One hint is this message:
These results exist for 'DEFAULT_SAMPLE_NAME': Time
These results exist for 'DEFAULT_SAMPLE_NAME': Success
It looks like there might be a bug somewhere with a constant that is getting stored as a string instead.
I think pipestat_sample_name is not being passed through to pipestat
actually I think it's pipestat_results_file that's not working correclty...
I figured it out.
Pypiper automatically adds results for Time and Success. If those aren't in your output schema, it fails. So you have to add this to the output schema:
Time:
type: "string"
description: "Elapsed time for the pipeline run as reported by pypiper"
Success:
type: "string"
description: "Timestamp for when the pipeline completed"
I think this is suboptimal, since I am not putting those in, they're automatic. Maybe pypiper should be the one adding them to the output schema, since it's the one reporting them automatically.
I made a more informative error message in pipestat to address this here: https://github.com/pepkit/pipestat/commit/0d511b5960d460b4dda701379f6a982e3f407a0c
This at least solves the immediate issue, but going forward:
- [ ] pypiper should add anything it uses into the schema on its own
- [ ] so, pipestat, probably needs to make it easier to merge/update/combine schemas. right now you can only give it a file path, and that's it -- there's no way to set the schema programmatically, or update it, or whatever. so, first, the pipestat schema loading system needs to be more flexible, in order to allow pypiper to update the schema and add its parameters.

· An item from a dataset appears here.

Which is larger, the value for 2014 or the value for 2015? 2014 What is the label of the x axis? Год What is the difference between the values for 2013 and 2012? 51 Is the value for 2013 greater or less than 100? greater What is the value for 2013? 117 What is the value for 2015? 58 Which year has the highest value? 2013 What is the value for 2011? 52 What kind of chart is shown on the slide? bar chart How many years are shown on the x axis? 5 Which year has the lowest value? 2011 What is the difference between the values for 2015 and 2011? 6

Also confirmed this by adding the output_schema to the Pipelinemanager during the test_pipeline_manager.py test (I was initially surprised our tests didn't catch this):
self.pp = pypiper.PipelineManager(
"sample_pipeline", outfolder=self.OUTFOLDER, multi=True, pipestat_schema="/home/drc/GITHUB/pypiper/pypiper/tests/Data/sample_output_schema.yaml"
)
It will indeed fail with a KeyError:
tests/pipeline_manager/test_pipeline_manager.py::PipelineManagerTests::test_me - KeyError: 'Time'